> _Consigne_: D'après l'extrait, pourquoi Hamza n'a-t-il pas voulu déposer plainte immédiatement ? Répondez en une ou deux phrases.

> _Extrait_:
╔══
Les faits rapportés restent à ce stade des accusations. L’article précise que Hamza a été invité à déposer plainte auprès de l’IGPN, l’inspection chargée d’enquêter sur des faits visant des policiers.
Des coups au visage et un couteau allégué en garde à vue
Selon le récit rapporté par la source, Hamza affirme avoir reçu des coups et des gifles au visage. Nextplz indique que ces violences auraient eu lieu au moment de l’interpellation.

L’autre accusation concerne la garde à vue. Hamza affirme qu’un de ses agresseurs présumés aurait glissé un couteau dans la poche de sa veste, selon l’article.
La source indique qu’il n’a pas immédiatement voulu déposer plainte, pensant qu’il « ne pouvait pas faire grand chose ». Cette phrase est attribuée à Hamza dans l’article.
À ce stade, l’article ne dit pas que le couteau a été officiellement attribué à un policier. Il rapporte une accusation de Hamza, que l’enquête devra vérifier.
La vidéosurveillance aurait contredit la version initiale
Selon son avocat, Me Ilyacine Maallaoui, la vidéosurveillance aurait permis à Hamza de repartir libre. Les images auraient démenti la version initiale des policiers, d’après l’article.

L’avocat résume l’enjeu judiciaire en une formule : « mon client aurait été poursuivi pour outrage ». Il ajoute, selon Nextplz, que sans le visionnage des caméras par l’officier de police judiciaire, Hamza aurait pu être renvoyé devant le tribunal.
╚══
(Données d'interprétation de graphiques)
╔══
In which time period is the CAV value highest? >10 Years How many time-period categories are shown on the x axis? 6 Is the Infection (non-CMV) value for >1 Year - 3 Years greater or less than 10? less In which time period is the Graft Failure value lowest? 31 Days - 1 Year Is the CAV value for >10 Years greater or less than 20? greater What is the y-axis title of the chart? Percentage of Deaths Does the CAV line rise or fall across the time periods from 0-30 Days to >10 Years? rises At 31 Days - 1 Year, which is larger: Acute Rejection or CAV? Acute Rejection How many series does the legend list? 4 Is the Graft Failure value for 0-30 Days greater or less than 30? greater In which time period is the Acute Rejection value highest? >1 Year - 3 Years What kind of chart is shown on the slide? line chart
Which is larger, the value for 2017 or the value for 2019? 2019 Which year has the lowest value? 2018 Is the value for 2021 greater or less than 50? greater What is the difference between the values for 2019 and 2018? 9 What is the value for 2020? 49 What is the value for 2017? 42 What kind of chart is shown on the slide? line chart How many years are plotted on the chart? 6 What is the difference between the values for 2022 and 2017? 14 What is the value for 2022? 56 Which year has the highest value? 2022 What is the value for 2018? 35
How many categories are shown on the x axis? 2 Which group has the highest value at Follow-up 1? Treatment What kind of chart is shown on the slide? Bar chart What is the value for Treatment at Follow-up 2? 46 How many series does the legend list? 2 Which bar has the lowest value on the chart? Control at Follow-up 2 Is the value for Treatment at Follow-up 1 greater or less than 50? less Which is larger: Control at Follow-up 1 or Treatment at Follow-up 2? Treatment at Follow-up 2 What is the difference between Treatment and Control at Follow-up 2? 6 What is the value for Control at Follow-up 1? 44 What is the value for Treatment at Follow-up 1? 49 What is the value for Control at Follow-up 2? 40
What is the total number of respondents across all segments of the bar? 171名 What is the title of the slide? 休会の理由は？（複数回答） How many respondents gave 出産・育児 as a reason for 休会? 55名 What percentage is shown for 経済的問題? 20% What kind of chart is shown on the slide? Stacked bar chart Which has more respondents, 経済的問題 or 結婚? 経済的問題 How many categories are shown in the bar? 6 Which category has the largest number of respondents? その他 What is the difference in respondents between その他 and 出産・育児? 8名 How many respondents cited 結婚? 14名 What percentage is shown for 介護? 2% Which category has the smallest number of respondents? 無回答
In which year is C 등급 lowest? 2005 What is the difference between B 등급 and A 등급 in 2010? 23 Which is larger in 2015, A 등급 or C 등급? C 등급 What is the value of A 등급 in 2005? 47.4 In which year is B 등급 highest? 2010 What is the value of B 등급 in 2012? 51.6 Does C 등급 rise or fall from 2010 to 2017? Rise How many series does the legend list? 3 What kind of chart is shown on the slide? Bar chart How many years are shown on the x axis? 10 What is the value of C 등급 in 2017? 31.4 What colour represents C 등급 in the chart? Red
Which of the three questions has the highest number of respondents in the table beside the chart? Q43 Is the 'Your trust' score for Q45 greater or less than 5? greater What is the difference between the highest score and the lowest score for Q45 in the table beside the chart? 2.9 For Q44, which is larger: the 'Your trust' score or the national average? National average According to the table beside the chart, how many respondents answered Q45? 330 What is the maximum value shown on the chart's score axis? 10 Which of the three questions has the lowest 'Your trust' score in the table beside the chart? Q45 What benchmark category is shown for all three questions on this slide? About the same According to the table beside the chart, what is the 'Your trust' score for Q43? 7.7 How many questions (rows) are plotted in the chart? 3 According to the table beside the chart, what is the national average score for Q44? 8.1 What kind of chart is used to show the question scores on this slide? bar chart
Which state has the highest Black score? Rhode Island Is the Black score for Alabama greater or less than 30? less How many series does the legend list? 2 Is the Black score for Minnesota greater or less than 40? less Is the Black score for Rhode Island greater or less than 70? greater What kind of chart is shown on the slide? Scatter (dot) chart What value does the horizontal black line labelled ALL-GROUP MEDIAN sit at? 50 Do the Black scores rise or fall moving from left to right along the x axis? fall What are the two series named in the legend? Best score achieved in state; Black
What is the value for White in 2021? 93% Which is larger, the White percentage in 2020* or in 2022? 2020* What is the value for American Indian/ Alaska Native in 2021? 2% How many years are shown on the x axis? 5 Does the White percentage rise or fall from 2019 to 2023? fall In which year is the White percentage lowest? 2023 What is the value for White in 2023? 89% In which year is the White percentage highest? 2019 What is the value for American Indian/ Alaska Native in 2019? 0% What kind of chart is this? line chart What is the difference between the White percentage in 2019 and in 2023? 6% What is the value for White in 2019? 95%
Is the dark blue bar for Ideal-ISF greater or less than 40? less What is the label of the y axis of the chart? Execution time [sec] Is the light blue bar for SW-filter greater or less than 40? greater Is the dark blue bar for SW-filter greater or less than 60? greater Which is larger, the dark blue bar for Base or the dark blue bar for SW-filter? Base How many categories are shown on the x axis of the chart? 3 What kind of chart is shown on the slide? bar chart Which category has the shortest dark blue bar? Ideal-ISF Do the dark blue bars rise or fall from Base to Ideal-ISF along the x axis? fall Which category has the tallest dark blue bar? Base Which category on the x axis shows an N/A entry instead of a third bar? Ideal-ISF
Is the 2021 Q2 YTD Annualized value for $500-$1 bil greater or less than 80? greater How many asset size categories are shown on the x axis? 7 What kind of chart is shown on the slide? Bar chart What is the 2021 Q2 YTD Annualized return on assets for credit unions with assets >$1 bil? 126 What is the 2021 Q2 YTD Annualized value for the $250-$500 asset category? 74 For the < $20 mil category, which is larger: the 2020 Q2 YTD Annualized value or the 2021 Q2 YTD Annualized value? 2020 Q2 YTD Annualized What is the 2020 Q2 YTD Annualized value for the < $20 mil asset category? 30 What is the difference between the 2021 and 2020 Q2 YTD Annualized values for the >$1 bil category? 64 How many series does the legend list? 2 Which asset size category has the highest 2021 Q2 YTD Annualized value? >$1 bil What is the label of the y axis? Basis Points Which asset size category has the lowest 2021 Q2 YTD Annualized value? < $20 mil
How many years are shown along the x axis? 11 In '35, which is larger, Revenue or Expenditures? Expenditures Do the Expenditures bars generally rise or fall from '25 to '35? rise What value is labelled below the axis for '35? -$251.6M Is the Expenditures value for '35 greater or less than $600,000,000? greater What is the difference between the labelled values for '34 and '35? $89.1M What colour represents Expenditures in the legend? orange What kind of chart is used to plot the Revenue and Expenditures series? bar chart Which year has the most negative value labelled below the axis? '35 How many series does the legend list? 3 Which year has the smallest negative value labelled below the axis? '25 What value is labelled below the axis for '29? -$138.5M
╚══
> _Corrigé_: Hamza n'a pas voulu déposer plainte immédiatement parce qu'il pensait qu'il « ne pouvait pas faire grand chose », une phrase que l'article lui attribue.